Concerned about the side effects of anastrozole

Since my cancer was grade 0 non invasive I will not change my mind. If I had a higher grade I might have. Heart attacks, blood clots and osteoporosis run in my family. The Dr. Told me I would have to have a bone density test done before she put me on the drug. I guess we all have to make our own choices. I'm glad it worked out for you.

I took it. I was tired for 5 years. Result: excellent prognosis. Clear for 8.5 years. I'm 73 now and have all my parts.

@cfetoday there is quite a difference between 14% and 8%. Respectfully, are you sure you don't want to try anastrazole or another aromatase inhibitor? Many of us had minor side effects. I found that if I walked more than 30 minutes, any joint pain eased.

Many of us have found that the manufacturer makes a difference. I tried anastrazole generic, then letrozole generic thinking the problem was anastrazole, but it was the fillers. I ended up doing brand name letrozole (Femara) and toward the end did find a generic that was fine.

I was 63-68 during treatment. I am 9 years out from a grade 3 invasive mixed cancer.

I had mild hair loss. My only issue was stomach problems but then I am prone to that. Very mild hot flashes living in florida didn’t help. I got through five years with little problems. I walked every morning 30 minutes big help with any joint pains which I never had. Keeping weight down was difficult Good luck I hsve been told it is the choice medication.

I had 3 lumpectomy's for DCIS. Just finishing radiation. They wanted me to take anastozole for 5 years. I am not going to take it as there are too many side effects. Bone loss, hot flashes, sleep problems. My chances for reoccurence have dropped to 14% taking the drug would drop it to 8%. With all those side effects and taking something for 5 years. Not worth it for me. I am 66 years old in good health. I just can't see taking a drug with so many side effects. It also can cause blood clots.

The same is true for Tamoxifen brands/fillers. I was fine, very mild side effects (annoying but in no way life altering) until one prescription was a different brand.
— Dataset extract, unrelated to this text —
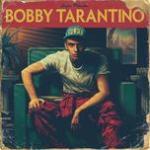 Tải bài hát hot Bobby Tarantino hay nhất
Leg/foot cramps woke me 3-4 times a night, and night sweats & joint pains were crazy. After a week I was so sleep deprived I couldn’t think straight, so I reached out to my Oncologist. She had me stop taking & we would discuss in 8 weeks at my next appointment.
I did some research and there is a lot of anecdotal evidence that different brands can increase side effects. I had already filled the next prescription, which was the same one I was on before. After a 2 week break, tried the “old” brand, and back to very mild side effects.
The pharmacist was skeptical, but when I told her that I would only take this particular brand & would not pick up any other, she agreed to only order my preferred brand. She asked that I have my oncologist revise the prescription to reflect the specific brand in case insurance pushed back.
My oncologist was glad I was back on Tamoxifen, but also kind of skeptical since there aren’t any studies that prove this … she’s great & we had a nice conversation about how Tamoxifen for prevention after invasive BC hasn’t been studied beyond the standard 20mg dose.

I stayed I. Anastrazole Accord manufacturer for five years I am off for eight months. No more flashes. Less hair loss and best of all no stomach issues. Good luck there is light after the tunnel.

I too am ER+ and PR+ with 15% proliferation. I have been on Anastrozole for 2 months now with zero side effects. My oncologist said this drug is the one most tolerated by her patients. So far, I don’t have any problems with the drug.

I’m over 4 years on Anastrazole and have had no issues with it. I was post-menopausal however. I had ER+ PR+ breast cancer with lymph node involvement. My range of risk of recurrence is 17-38%. I look at it this way…use of an AI keeps me at the lower end of risk. Losing weight keeps me at the lower end of risk. Healthy eating ( upping protein, lowering carbs) keeps me at the lower end of risk. Hopefully you can take advantage of every possible thing that can lower your risk of recurrence. That way if one piece is truly impossible for you there will still be other actions in place to help reduce your risk of recurrence and keep you well. JMHO

I am also on Anastrozole and hair thinning with insomnia are my biggest issues. The drastically thinning hair is the hardest for me as well. Looking in the mirror is that constant reminder that I am not the same person I was before diagnosis in July 2022. I also have androgenic alopecia & frontal fibrosing Alopecia. This hair loss is all over my head. I do see my oncologist tomorrow and plan to ask if I can try another AI. Really discouraging, but then is this hair loss worth not being on an AI. For now my answer is no, but that could change if this hair loss doesn’t slow down.